From an ornate mirror bequeathed by the squattocracy
your father’s face looks back at you. Greenhouse windows
wink on their ratchets, iron scallops held only
by a web’s instance, over parterres
combed for the winter. Dutifully impressed
by the mangle’s weight,
the cauldron’s heaviness, the handle notched
for carrying, black blades of the stove’s doors
slamming in a row like epochs, the kids sprawl
in tolerant armchairs under a deer’s glassy survey;
bustles and bustiers patrol the parquetry,
deferential shadows enter from the colonnade.
Meanwhile, elsewhere: an early discharge from the Czar’s army,
my great-great-grandfather’s on remission
from the Crimea. Being pressganged
hasn’t altered his allegiance to a higher power;
he still has to be nagged into having his picture taken
that’s now all we have of him. He stands
to one side of the album, its depleting villages.

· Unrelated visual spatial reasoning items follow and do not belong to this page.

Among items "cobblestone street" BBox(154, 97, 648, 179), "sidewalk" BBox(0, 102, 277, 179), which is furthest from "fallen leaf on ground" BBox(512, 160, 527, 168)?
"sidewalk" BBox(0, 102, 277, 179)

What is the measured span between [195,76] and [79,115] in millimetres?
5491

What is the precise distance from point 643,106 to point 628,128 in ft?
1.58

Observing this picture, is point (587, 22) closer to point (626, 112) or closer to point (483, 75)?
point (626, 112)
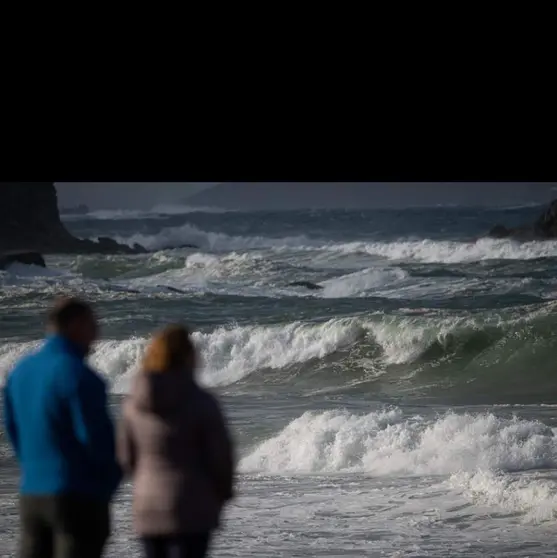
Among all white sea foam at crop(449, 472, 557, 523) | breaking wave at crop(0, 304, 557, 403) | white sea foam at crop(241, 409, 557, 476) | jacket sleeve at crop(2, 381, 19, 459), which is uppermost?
jacket sleeve at crop(2, 381, 19, 459)

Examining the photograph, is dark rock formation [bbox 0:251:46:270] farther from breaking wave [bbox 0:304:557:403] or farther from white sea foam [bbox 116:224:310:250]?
breaking wave [bbox 0:304:557:403]

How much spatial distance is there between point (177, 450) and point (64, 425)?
0.22 metres

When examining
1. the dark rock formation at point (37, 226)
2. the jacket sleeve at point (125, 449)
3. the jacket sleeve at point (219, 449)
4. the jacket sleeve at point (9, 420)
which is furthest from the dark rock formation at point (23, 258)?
the jacket sleeve at point (219, 449)

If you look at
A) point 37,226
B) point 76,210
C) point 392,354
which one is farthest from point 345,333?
point 37,226

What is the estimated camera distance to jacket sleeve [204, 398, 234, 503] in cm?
217

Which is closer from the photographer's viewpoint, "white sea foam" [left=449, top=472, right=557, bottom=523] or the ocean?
"white sea foam" [left=449, top=472, right=557, bottom=523]

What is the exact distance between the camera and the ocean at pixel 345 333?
18.5 ft

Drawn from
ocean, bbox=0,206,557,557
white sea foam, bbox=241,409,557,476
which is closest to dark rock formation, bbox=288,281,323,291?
ocean, bbox=0,206,557,557

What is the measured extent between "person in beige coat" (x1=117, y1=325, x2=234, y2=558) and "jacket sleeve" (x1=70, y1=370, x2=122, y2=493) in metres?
0.05

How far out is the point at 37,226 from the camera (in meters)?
5.77

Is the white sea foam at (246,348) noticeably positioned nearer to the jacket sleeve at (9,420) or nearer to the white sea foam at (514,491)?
the white sea foam at (514,491)
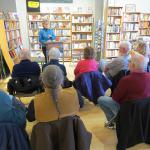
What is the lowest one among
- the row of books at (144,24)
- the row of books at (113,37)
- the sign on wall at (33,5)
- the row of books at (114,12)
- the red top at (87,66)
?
the red top at (87,66)

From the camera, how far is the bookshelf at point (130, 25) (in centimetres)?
724

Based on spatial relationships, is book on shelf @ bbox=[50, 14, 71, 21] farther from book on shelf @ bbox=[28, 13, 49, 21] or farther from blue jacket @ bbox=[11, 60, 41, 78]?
blue jacket @ bbox=[11, 60, 41, 78]

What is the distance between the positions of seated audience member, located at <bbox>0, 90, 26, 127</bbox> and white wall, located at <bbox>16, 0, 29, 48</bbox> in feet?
21.2

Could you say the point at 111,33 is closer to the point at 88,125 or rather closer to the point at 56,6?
the point at 56,6

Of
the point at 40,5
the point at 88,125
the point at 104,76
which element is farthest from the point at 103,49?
the point at 88,125

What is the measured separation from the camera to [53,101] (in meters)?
1.64

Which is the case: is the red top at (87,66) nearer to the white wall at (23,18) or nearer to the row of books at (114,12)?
the row of books at (114,12)

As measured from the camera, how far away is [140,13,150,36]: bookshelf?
7.43m

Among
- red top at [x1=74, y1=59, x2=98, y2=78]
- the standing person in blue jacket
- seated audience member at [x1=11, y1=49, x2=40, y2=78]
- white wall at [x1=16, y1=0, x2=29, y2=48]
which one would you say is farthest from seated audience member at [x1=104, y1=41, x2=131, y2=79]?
white wall at [x1=16, y1=0, x2=29, y2=48]

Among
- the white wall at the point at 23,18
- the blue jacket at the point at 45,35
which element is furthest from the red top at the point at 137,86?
the white wall at the point at 23,18

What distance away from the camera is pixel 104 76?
3.34 m

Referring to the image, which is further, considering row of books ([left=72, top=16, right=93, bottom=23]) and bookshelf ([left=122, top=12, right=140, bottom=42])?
row of books ([left=72, top=16, right=93, bottom=23])

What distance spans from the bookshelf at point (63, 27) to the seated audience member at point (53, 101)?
583cm

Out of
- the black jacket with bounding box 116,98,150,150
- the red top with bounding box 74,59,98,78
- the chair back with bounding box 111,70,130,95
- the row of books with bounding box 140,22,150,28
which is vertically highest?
the row of books with bounding box 140,22,150,28
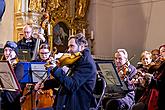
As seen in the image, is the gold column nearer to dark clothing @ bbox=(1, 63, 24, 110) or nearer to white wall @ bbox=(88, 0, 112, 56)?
white wall @ bbox=(88, 0, 112, 56)

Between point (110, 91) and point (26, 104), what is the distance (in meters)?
1.09

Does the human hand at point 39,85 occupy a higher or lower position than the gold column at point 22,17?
lower

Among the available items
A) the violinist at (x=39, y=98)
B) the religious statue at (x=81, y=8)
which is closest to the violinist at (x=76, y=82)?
the violinist at (x=39, y=98)

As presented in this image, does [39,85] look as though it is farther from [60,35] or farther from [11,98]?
[60,35]

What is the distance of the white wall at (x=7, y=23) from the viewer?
7.83 meters

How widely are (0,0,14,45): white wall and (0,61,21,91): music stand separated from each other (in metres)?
4.10

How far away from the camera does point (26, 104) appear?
4.96m

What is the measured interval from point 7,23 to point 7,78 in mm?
4455

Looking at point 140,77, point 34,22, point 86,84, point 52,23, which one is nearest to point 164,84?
point 86,84

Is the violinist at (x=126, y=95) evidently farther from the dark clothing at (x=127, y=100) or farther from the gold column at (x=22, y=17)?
the gold column at (x=22, y=17)

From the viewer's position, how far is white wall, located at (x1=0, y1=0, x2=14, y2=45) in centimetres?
783

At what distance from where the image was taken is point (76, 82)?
3.85 m

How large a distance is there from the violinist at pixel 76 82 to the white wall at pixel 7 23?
4066 millimetres

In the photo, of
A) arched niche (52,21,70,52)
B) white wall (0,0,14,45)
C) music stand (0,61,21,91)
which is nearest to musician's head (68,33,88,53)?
music stand (0,61,21,91)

We inhabit our absences as best we can
but never, it seems, our patch, not as well as this:
title deeds mounted, the first sub-divisions framed and yellowing,
pointer resting on the fresco for the next school group, rooms
into which we peer from behind history’s plush red velvet ropes
in all our finery: our starched fashions and fascinators
on display with the pearl-handled hairbrush,
ewers, flasks, chased caskets.
Lichen holds fast to the balustrades
its green and grey cursive repeating
like slate lessons in the schoolroom.
Time plumbs right angles from sun
to bell-tower, both mined from the same orelight
in which we make our intermittent appearance,
our arms gentle and heavy on our children’s shoulders
down the gravel drive’s arc towards the distant sea.